Clarkia prostrata
- Conservation status: Vulnerable (NatureServe)

Scientific classification
- Kingdom: Plantae
- Clade: Tracheophytes
- Clade: Angiosperms
- Clade: Eudicots
- Clade: Rosids
- Order: Myrtales
- Family: Onagraceae
- Genus: Clarkia
- Species: C. prostrata
- Binomial name: Clarkia prostrata F.H.Lewis & M.E.Lewis

= Clarkia prostrata =

- Genus: Clarkia
- Species: prostrata
- Authority: F.H.Lewis & M.E.Lewis
- Conservation status: G3

Species of flowering plant

Clarkia prostrata is a species of flowering plant in the evening primrose family known by the common name prostrate clarkia. It is endemic to the coastline of San Luis Obispo County, California, where it grows on seaside bluffs in forested and grassy areas.

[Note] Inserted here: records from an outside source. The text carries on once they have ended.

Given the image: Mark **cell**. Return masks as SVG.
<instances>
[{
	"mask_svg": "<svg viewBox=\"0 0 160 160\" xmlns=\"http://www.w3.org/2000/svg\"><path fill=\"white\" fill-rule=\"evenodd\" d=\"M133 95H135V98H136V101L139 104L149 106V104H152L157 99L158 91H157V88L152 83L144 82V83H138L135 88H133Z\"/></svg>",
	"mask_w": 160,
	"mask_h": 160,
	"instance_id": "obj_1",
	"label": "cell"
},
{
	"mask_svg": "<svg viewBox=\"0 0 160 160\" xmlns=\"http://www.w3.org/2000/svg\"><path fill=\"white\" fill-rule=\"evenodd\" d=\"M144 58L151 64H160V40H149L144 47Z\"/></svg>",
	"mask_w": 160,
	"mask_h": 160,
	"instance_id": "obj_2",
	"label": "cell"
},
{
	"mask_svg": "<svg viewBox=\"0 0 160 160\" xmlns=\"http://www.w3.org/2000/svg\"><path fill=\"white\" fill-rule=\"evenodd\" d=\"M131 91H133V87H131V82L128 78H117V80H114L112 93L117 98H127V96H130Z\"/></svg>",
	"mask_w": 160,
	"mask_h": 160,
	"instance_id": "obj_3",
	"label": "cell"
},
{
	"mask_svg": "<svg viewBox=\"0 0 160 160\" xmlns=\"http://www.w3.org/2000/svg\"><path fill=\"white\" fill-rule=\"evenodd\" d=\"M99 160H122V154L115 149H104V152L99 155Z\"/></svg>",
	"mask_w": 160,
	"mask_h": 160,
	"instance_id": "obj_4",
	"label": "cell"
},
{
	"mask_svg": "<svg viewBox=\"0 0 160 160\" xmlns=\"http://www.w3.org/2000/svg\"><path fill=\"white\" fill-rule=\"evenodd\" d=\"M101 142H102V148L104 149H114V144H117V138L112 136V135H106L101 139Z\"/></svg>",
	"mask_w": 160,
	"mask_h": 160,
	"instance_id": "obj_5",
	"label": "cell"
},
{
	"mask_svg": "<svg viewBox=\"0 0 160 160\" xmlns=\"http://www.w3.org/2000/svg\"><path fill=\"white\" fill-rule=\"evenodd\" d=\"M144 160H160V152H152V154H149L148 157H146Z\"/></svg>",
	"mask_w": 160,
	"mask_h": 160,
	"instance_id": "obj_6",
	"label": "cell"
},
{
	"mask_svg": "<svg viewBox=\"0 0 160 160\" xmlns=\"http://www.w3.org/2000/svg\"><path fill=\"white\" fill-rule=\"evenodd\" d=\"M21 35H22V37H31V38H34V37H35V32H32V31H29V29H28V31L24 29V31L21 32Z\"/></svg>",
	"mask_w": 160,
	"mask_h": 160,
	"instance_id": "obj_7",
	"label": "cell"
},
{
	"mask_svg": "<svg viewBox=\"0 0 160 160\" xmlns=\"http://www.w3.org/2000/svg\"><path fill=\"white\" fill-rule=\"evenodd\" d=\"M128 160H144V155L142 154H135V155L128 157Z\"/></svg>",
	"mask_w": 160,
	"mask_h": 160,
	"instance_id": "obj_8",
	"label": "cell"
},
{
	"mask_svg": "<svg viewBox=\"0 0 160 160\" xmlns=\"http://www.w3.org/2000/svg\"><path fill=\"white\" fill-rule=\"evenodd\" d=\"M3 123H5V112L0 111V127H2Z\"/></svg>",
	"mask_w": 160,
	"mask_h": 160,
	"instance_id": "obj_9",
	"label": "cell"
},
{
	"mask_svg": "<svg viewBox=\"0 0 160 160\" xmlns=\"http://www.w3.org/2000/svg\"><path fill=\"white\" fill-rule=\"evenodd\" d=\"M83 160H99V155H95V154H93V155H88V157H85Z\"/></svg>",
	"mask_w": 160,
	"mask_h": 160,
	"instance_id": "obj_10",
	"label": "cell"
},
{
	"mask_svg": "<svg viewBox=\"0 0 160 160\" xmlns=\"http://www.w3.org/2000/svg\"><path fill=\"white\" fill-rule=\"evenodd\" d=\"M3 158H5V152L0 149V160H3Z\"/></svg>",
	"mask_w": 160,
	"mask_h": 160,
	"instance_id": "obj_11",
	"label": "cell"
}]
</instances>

This annual herb is prostrate as opposed to erect as most other Clarkia species are. Its stems extend to a maximum length approaching half a meter and are usually somewhat fuzzy in texture. The leaves are oval in shape, up to 2.5 centimeters long, and lack petioles. The sepals of the flower separate into two pairs, revealing the lavender-pink blooming petals. Each petal is just over a centimeter long, fan-shaped to oval, and sometimes with a yellow base marked with a red spot.